Clustering Analysis using k-means, DBSCAN, and Evaluation Metrics in R

#1. Introduction In this tutorial, we demonstrate how to perform clustering analysis using the k-means and DBSCAN (Density-Based Spatial Clustering of Applications with Noise) algorithms. Additionally, we explore different methods such as the Elbow Method, Silhouette Method, and Gap Statistics to evaluate the optimal number of clusters. We use the famous Iris dataset for clustering without the species label and the multishapes dataset for DBSCAN clustering. #2. Required Libraries We first load the necessary libraries for the clustering analysis and visualization:

# Load necessary libraries
library(factoextra)
## Loading required package: ggplot2
## Welcome! Want to learn more? See two factoextra-related books at https://goo.gl/ve3WBa
library(NbClust)
library(fpc)
library(dbscan)
## 
## Attaching package: 'dbscan'
## The following object is masked from 'package:fpc':
## 
##     dbscan
## The following object is masked from 'package:stats':
## 
##     as.dendrogram
library(ggplot2)

#3. Scaling the Data

df<-iris[,-5]
df<-iris.scaled <- scale(df)
head(df,3)
##      Sepal.Length Sepal.Width Petal.Length Petal.Width
## [1,]   -0.8976739   1.0156020    -1.335752   -1.311052
## [2,]   -1.1392005  -0.1315388    -1.335752   -1.311052
## [3,]   -1.3807271   0.3273175    -1.392399   -1.311052

#4. Elbow Method for k-means The Elbow Method helps to identify the optimal number of clusters by plotting within-cluster sum of squares (WSS) against the number of clusters. A sharp bend (or “elbow”) in the graph indicates the ideal number of clusters.

fviz_nbclust(df, kmeans, method = "wss") +
  geom_vline(xintercept = 3, linetype = 3) +  # 3 is the known number of clusters
  labs(subtitle = "ELBOW Method")

#5. DBSCAN Clustering DBSCAN is a density-based clustering algorithm that finds clusters based on the density of points. Here, we apply it to the multishapes dataset and visualize the clusters.

set.seed(123)
dbc <- fpc::dbscan(df, eps = 0.5, MinPts = 5)

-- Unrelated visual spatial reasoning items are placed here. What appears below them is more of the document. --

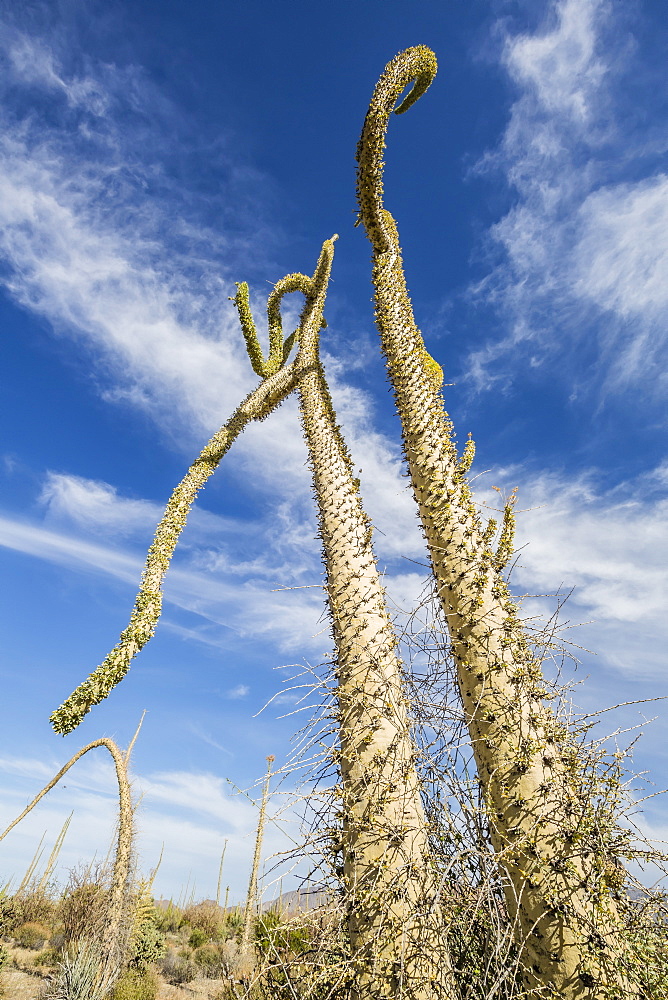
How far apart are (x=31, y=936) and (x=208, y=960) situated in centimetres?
531

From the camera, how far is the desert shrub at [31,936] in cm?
1480

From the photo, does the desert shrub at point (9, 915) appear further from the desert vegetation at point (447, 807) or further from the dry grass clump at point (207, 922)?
the desert vegetation at point (447, 807)

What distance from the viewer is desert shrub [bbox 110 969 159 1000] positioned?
969 centimetres

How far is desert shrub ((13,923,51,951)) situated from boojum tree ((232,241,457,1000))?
62.2 ft

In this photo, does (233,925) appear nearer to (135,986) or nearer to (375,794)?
(135,986)

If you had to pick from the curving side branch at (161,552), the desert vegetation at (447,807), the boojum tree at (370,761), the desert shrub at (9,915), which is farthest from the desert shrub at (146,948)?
the desert vegetation at (447,807)

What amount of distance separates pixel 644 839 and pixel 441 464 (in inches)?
87.5

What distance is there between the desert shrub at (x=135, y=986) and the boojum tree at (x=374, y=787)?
1115cm

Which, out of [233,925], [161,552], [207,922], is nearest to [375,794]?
[161,552]

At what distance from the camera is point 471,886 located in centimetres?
238

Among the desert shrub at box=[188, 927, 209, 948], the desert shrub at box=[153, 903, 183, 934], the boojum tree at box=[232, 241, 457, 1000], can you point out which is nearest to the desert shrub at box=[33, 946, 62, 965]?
the desert shrub at box=[153, 903, 183, 934]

fviz_cluster(dbc, data = df, stand = FALSE,
             ellipse = FALSE,
             show.clust.cent = FALSE,
             geom = "point", palette = "jco", ggtheme = theme_minimal())

print(dbc)
## dbscan Pts=150 MinPts=5 eps=0.5
##         0  1  2
## border 34  5 18
## seed    0 40 53
## total  34 45 71

#6. k-NN Distance Plot The k-NN distance plot helps in determining the appropriate eps value for DBSCAN by plotting the distance to the k nearest neighbors.

dbscan::kNNdistplot(df, k = 5)
abline(h = 0.5, lty = 3)  # The chosen eps value

#7. Silhouette Method The Silhouette Method evaluates the quality of clustering by measuring how similar each point is to its own cluster compared to other clusters. A high average silhouette width indicates a good clustering configuration.

fviz_nbclust(df, kmeans, method = "silhouette") +
  labs(subtitle = "SILHOUETTE METHOD")

#8. Gap Statistics Method The Gap Statistics method compares the total within intra-cluster variation for different numbers of clusters with the expected values under null reference distribution. It helps to select the number of clusters.

set.seed(123)
fviz_nbclust(df, kmeans, nstart = 25, method = "gap_stat", nboot = 50) +
  labs(subtitle = "GAP STATISTICS METHOD")

#9. Conclusion In this tutorial, we demonstrated how to perform clustering on the Iris dataset using k-means and DBSCAN. We also used methods like the Elbow Method, Silhouette Method, and Gap Statistics to evaluate the performance and determine the optimal number of clusters. DBSCAN was particularly useful for discovering clusters in the multishapes dataset.